◆ EXTRAIT DU DOCUMENT:
※ ※ ※
Nullité des clauses de départ fautif (bad leaver) dans les plans de stock options

Une récente décision de la Cour de Cassation remet en cause la validité des clauses interdisant aux salariés d'exercer leurs options en cas de licenciement pour faute.

« La privation de la faculté de lever les options en cas de licenciement pour faute grave constitue une sanction pécuniaire prohibée qui ne pouvait être prévue par le plan de stock option ». Par ces quelques mots, la chambre sociale de la Cour de cassation vient mettre à mal les clauses dites de départ fautif prévues dans les plans de stock options attribués aux salariés ainsi que dans les « management package », qui constituent l'un des piliers essentiels des opérations de capital investissement (intéressement des salariés clés de la société cible).

 

Les clauses dites de départ fautif (plus communément désignées par les praticiens sous le vocable anglo saxon de clauses de « bad leaver ») sont toutes les clauses interdisant au salarié de lever une option sur des actions - alors même que la période prévue de levée de l'option est ouverte - dès lors qu'il est sous le coup d'un licenciement pour faute grave ou lourde.

 

La chambre sociale de la Cour de cassation vient de décider (arrêt du 21 octobre 2009) que ce type de clauses, très usuelles, constitue une sanction financière interdite selon l'article L. 1331-2 du code du travail.

 

La même chambre sociale de la Cour de cassation, déjà sollicitée une fois sur le point de savoir si le plan de stock option excluant la possibilité de lever les options en cas de licenciement personnel ne constituait pas une  sanction pécuniaire interdite, avait pourtant répondu par la négative au motif « qu'aucune plus value n'étant réalisée au jour de la rupture du contrat de M XXXX, la perte du droit de levée l'option ne peut s'analyser, à cette date, en une mesure affectant la rémunération du salarié » (Cour de cassation, 20 octobre 2004, 02-41860, non publié, disponible sur le site Légifrance).

 

Cet arrêt d'espèce était, rétrospectivement, prémonitoire de l'arrêt commenté : en effet, a contrario, il signifiait que si au jour de la rupture une plus value pouvait être réalisée par le salarié en exerçant son option, la clause du plan de stock options prévoyant qu'il ne pouvait pas exercer son option du fait d'un licenciement pour faute pouvait être considérée comme nulle...

 

La décision rendue le 21 octobre 2009 ne s'embarrasse pas de telles considérations en posant un nouveau principe, clair et sans restriction, d'interdiction de ce type de clause de bad leaver.
※ ※ ※
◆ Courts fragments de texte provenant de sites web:
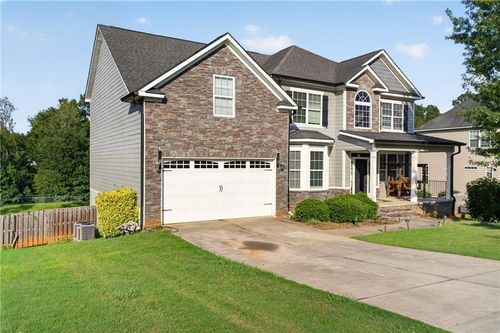 4028 Stowe Dr, Grovetown, GA, 30813-5892 | Card Image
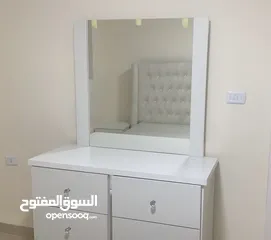  4 غرفة نوم استخدام 3 شهور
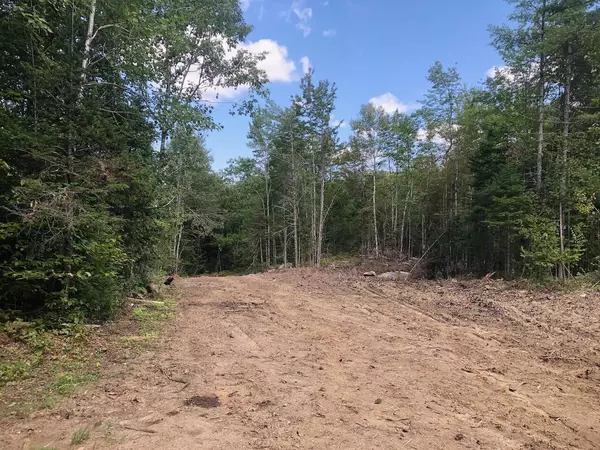 Woodstock, ME 04219,0 Rumford Ave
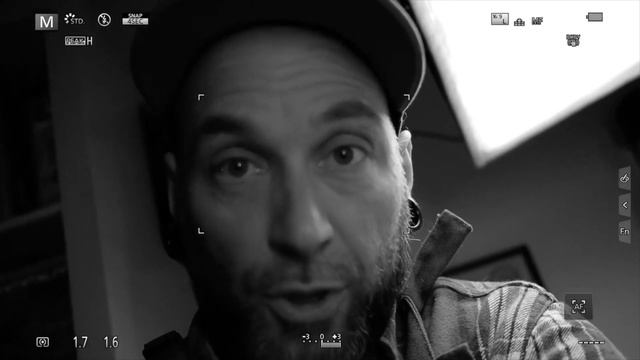 Washing your bits, Resin parts of a Forgeworld Contemptor Dreadnaught смотреть онлайн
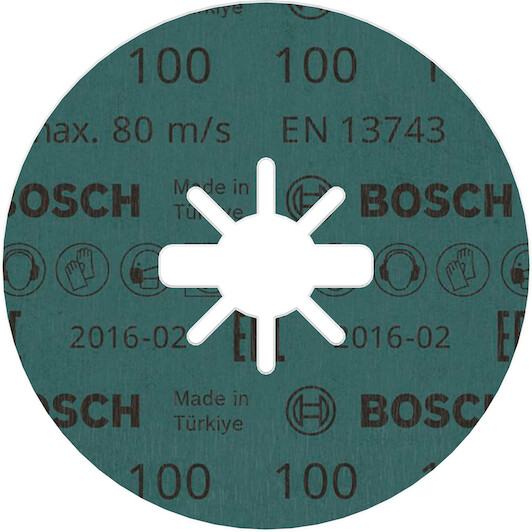 bosch_2608619157_2
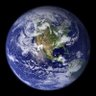 Фото профиля Data Universe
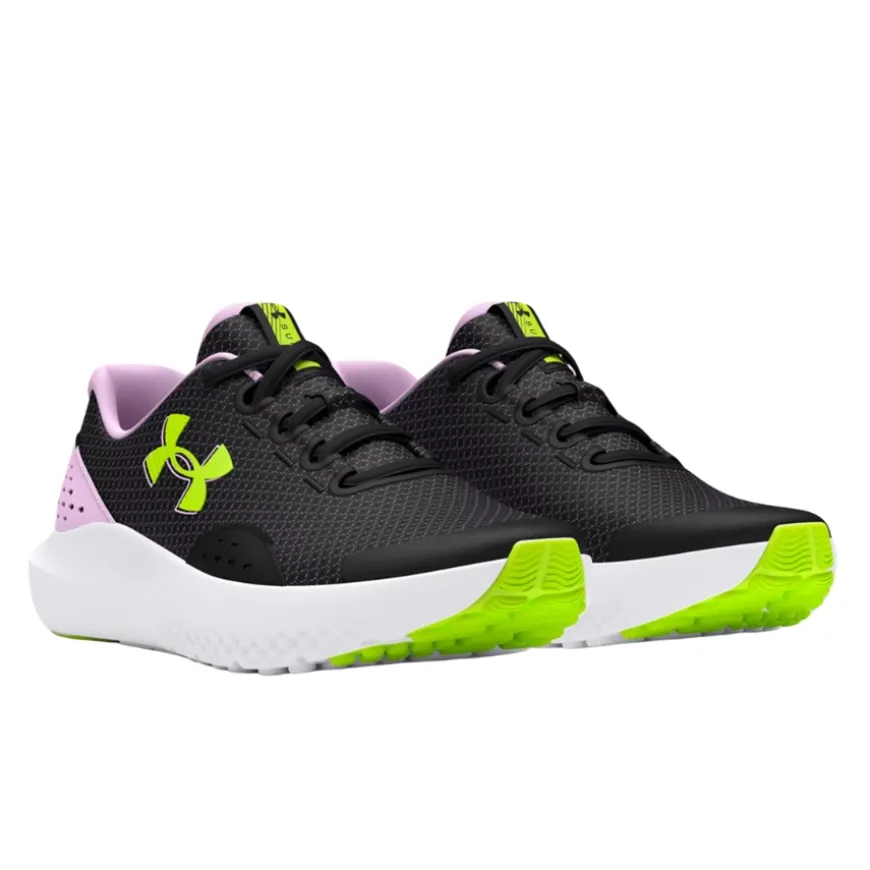 Zapatillas Under armour Ua Ggs Surge 4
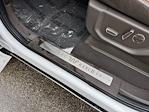 2020 Ford F-350 Crew Cab SRW 4WD Pickup for sale #FB253506 - photo 11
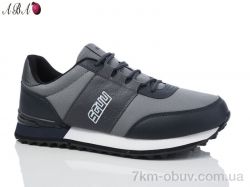 Aba A3ABA102-7 фото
※ ※ ※
◆ MISE EN PRATIQUE:
1. Relevez toutes les expressions anglaises employées dans l'article sur les clauses de départ fautif.
2. Transcrivez, dans l'article sur les clauses de départ fautif, le passage qui va de « Les clauses dites de départ fautif (plus » jusqu'à « grave ou lourde. » inclus.

◆ CORRIGÉ DES EXERCICES:
1. bad leaver ; stock options (également au singulier : stock option) ; management package

2.
Les clauses dites de départ fautif (plus communément désignées par les praticiens sous le vocable anglo saxon de clauses de « bad leaver ») sont toutes les clauses interdisant au salarié de lever une option sur des actions - alors même que la période prévue de levée de l'option est ouverte - dès lors qu'il est sous le coup d'un licenciement pour faute grave ou lourde.